- Born: June 1, 1958 (age 68) Vancouver, British Columbia, Canada
- Height: 6 ft 0 in (183 cm)
- Weight: 190 lb (86 kg; 13 st 8 lb)
- Position: Centre
- Shot: Left
- Played for: Philadelphia Flyers Pittsburgh Penguins Washington Capitals
- NHL draft: 100th overall, 1978 Philadelphia Flyers
- Playing career: 1980–1993

= Mark Taylor (ice hockey, born 1958) =

Canadian ice hockey player

Mark C. Taylor (born January 26, 1958) is a Canadian former professional ice hockey player. Taylor played in the National Hockey League (NHL) for the Philadelphia Flyers, Pittsburgh Penguins, and Washington Capitals.

==Career==
Selected in the sixth round, 100th overall, of the 1978 NHL entry draft by the Philadelphia Flyers, Taylor played college hockey with the North Dakota Fighting Sioux from 1976 to 1980.

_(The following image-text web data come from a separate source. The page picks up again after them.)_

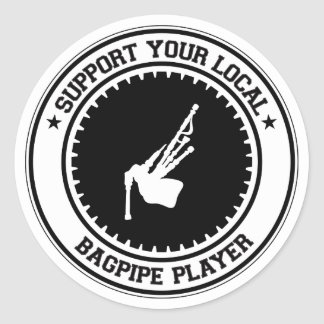 Support Your Local Bagpipe Player Round Stickers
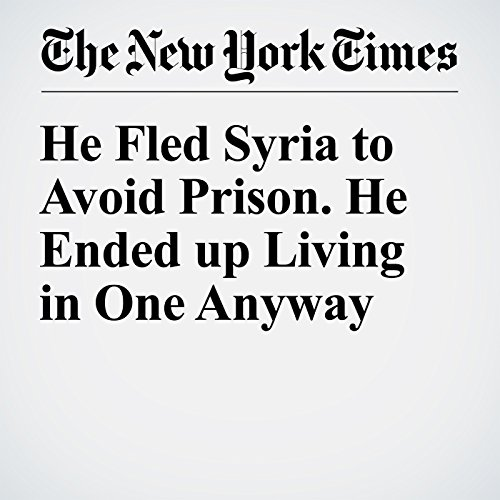 He Fled Syria to Avoid Prison. He Ended up Living in One Anyway cover art
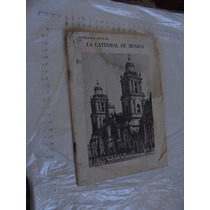 Libro Monografia Popular De La Catedral De Mexico , 38 Pagin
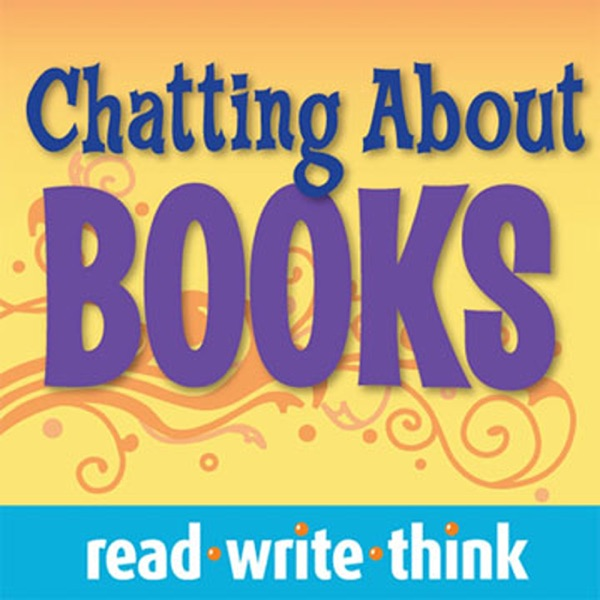 ReadWriteThink - Chatting About Books: Recommendations for Young Readers!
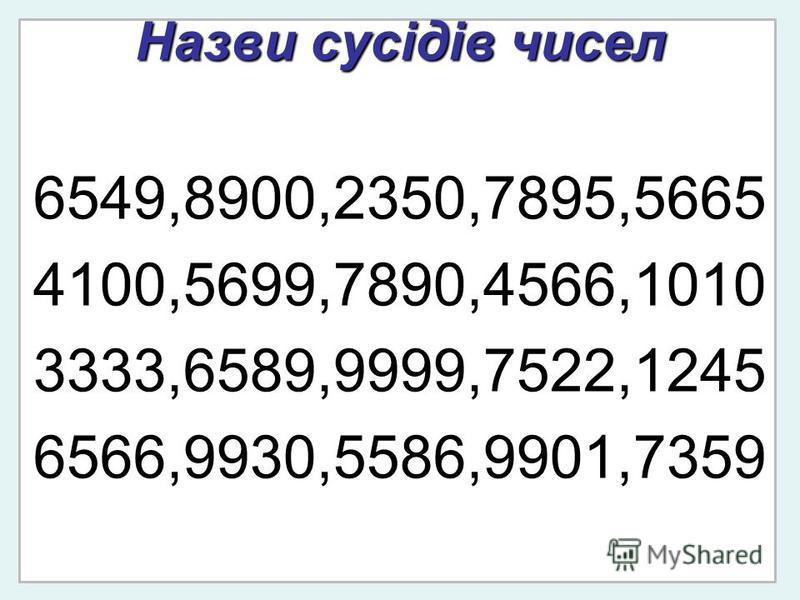 Назви сусідів чисел 6549,8900,2350,7895,5665 4100,5699,7890,4566,1010 3333,6589,9999,7522,1245 6566,9930,5586,9901,7359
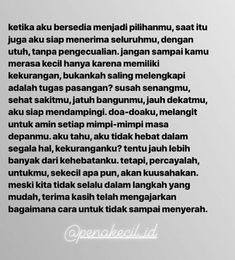 Terima kasih say Quotes Rindu, My Life Quotes, Hurt Quotes, Strong Quotes, Relationship Quotes, Positive Quotes, Jodoh Quotes, Cinta Quotes, Quotes Galau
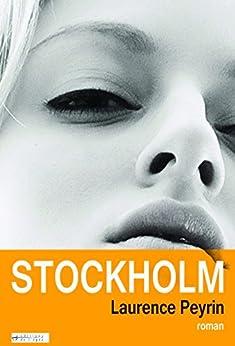 STOCKHOLM par [Peyrin, Laurence]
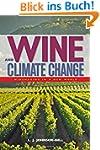 Wine and Climate Change: Winemaking i...
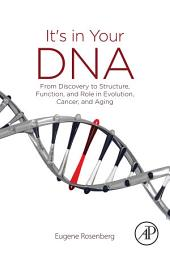 It's in Your DNA: From Discovery to Structure, Function and Role in Evolution, Cancer and Aging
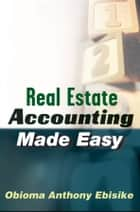 Real Estate Accounting Made Easy ebook by Obioma A. Ebisike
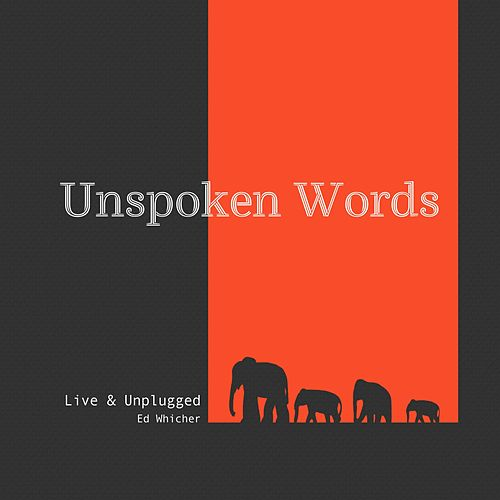 Unspoken Words: Live & Unplugged by Ed Whicher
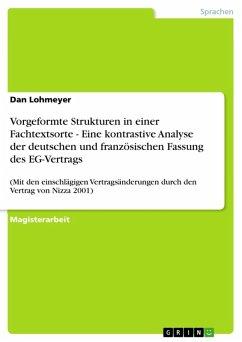 Vorgeformte Strukturen in einer Fachtextsorte - Eine kontrastive Analyse der deutschen und französischen Fassung des EG-Vertrags (eBook, ePUB)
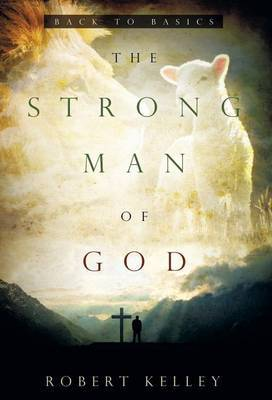 The Strong Man of God: Back to Basics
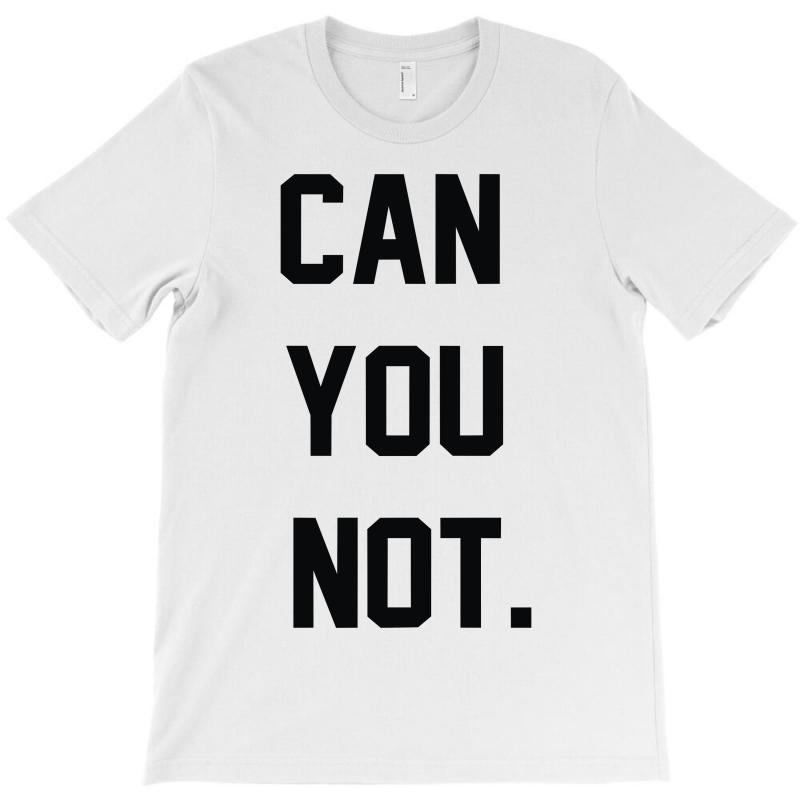 Can You Not T-shirt | Artistshot
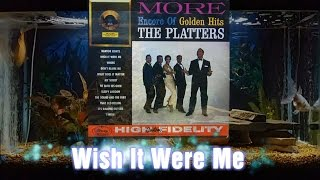 Wish It Were Me   The Platters 2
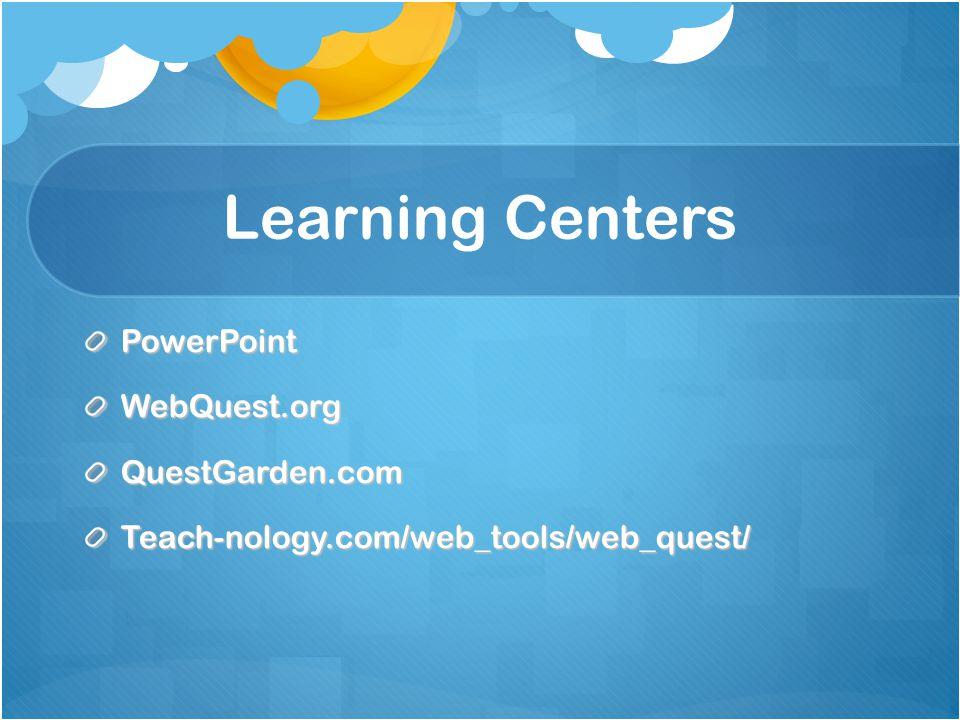 Learning Centers PowerPointWebQuest.orgQuestGarden.comTeach-nology.com/web_tools/web_quest/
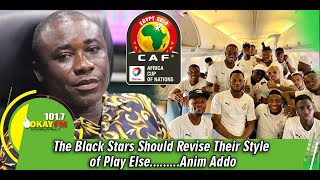 The Black Stars Should Revise Their Style Of Play Else.........Anim Addo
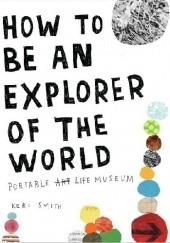 Okładka książki How to Be an Explorer of the World: Portable Life Museum Keri Smith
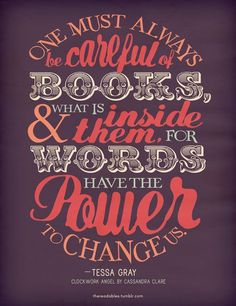 One must always be careful of books, what is inside them, for words have the power to change us. -Tessa Gray Clockwork Angel by Cassandra Clare I Love Books, Good Books, Books To Read, Great Quotes, Quotes To Live By, Inspirational Quotes, Awesome Quotes, Cassandra Clare, The Words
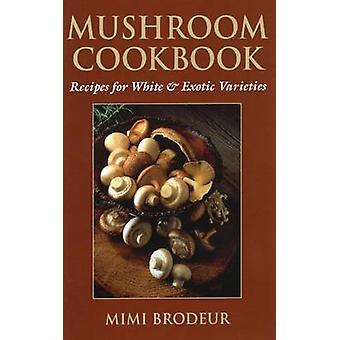 Mushroom Cookbook by Mimi Brodeur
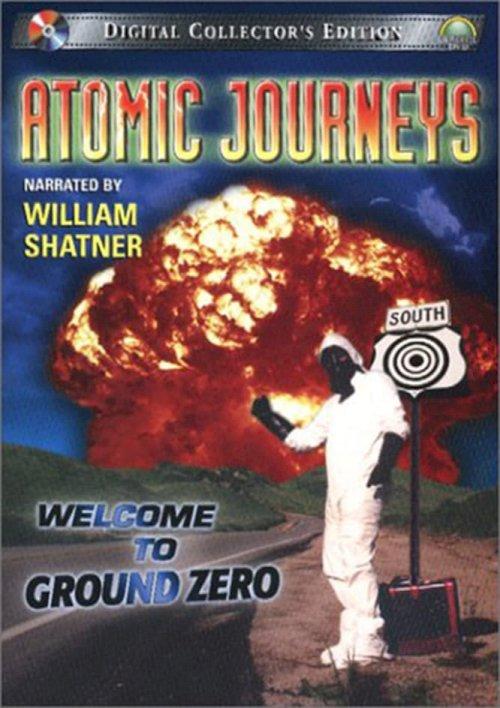 Atomic Journeys: Welcome to Ground Zero - Movie Poster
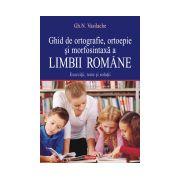 Ghid de ortografie, ortoepie si morfosintaxa a limbii romane. Exercitii, teste si solutii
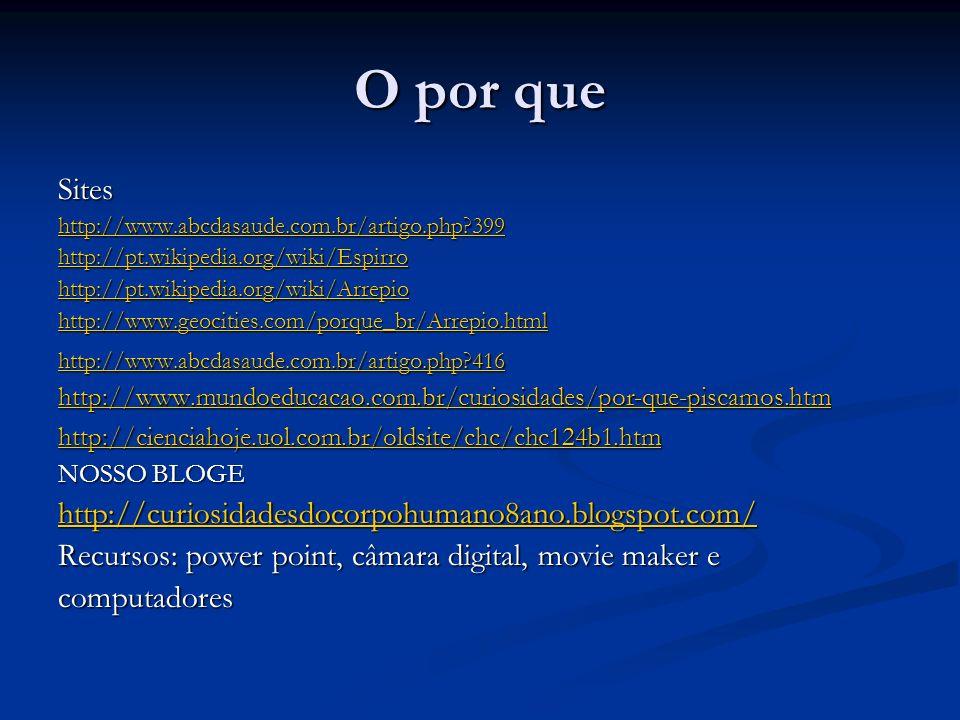 O por que Sites http://www.abcdasaude.com.br/artigo.php?399 http://pt.wikipedia.org/wiki/Espirro http://pt.wikipedia.org/wiki/Arrepio http://www.geoci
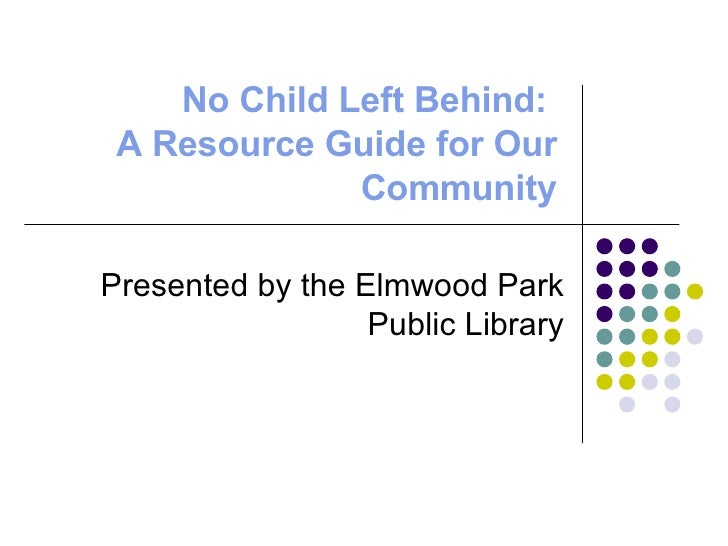 No Child Left Behind:  A Resource Guide for Our Community Presented by the Elmwood Park Public Library
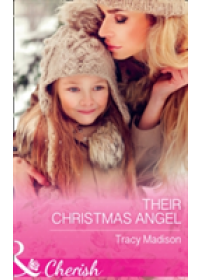 Their Christmas Angel   Madison Tracy, ISBN:  9780263923476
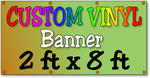 Custom Full Color Vinyl Banner 2ft x 8ft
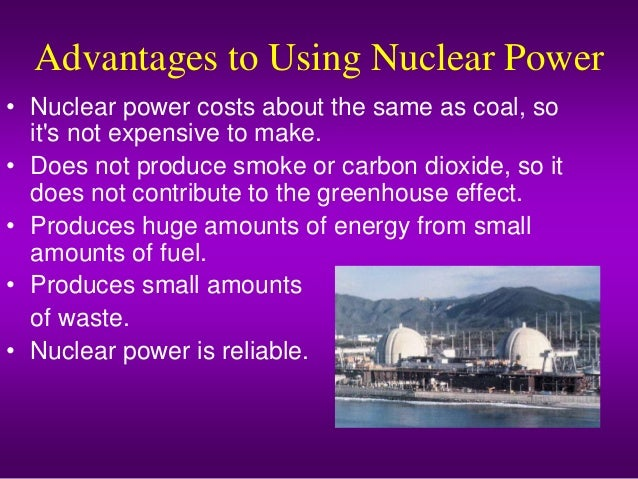 the advantages of using nuclear energy as a source of power To produce electricity an energy source is needed to drive the huge turbines in a  power station in a nuclear power station, that energy comes from the splitting of  atoms of uranium - a process  advantages:  negative public perceptions  about nuclear energy because of its association with nuclear weapons and  concerns.
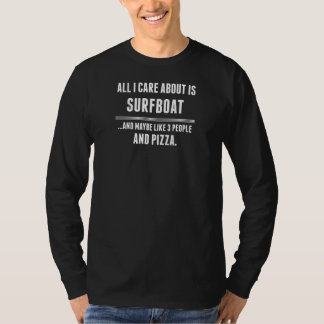 All I Care About Is Surfboat Sports Shirt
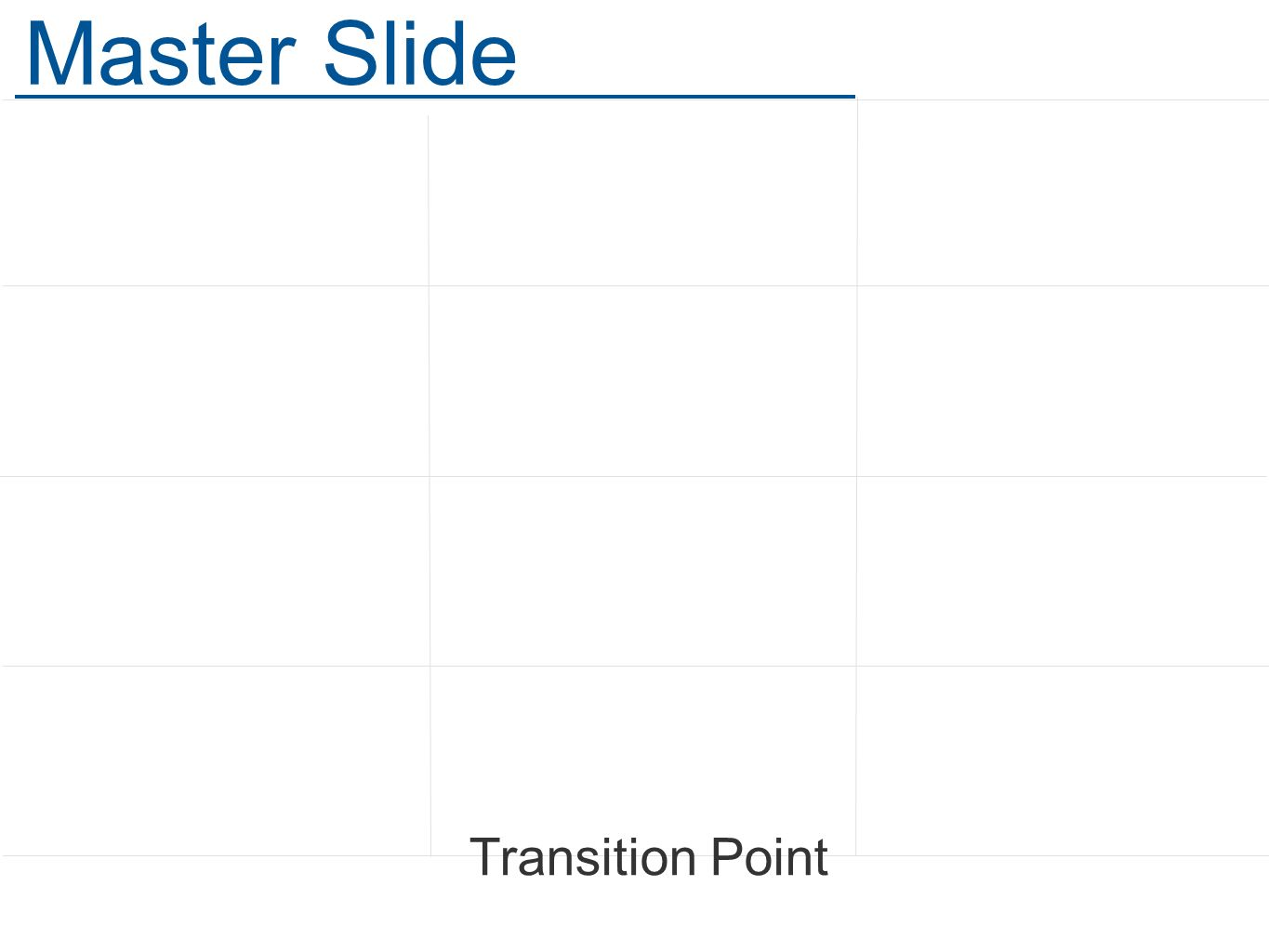 Transition Point Master Slide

During his tenure with the Capitals, Taylor became the second scorer of the franchise's currently record-fastest consecutive goal pair, needing only six seconds to score against the Chicago Black Hawks after a goal scored by Gaétan Duchesne. The Capitals defeated the Black Hawks 4–2.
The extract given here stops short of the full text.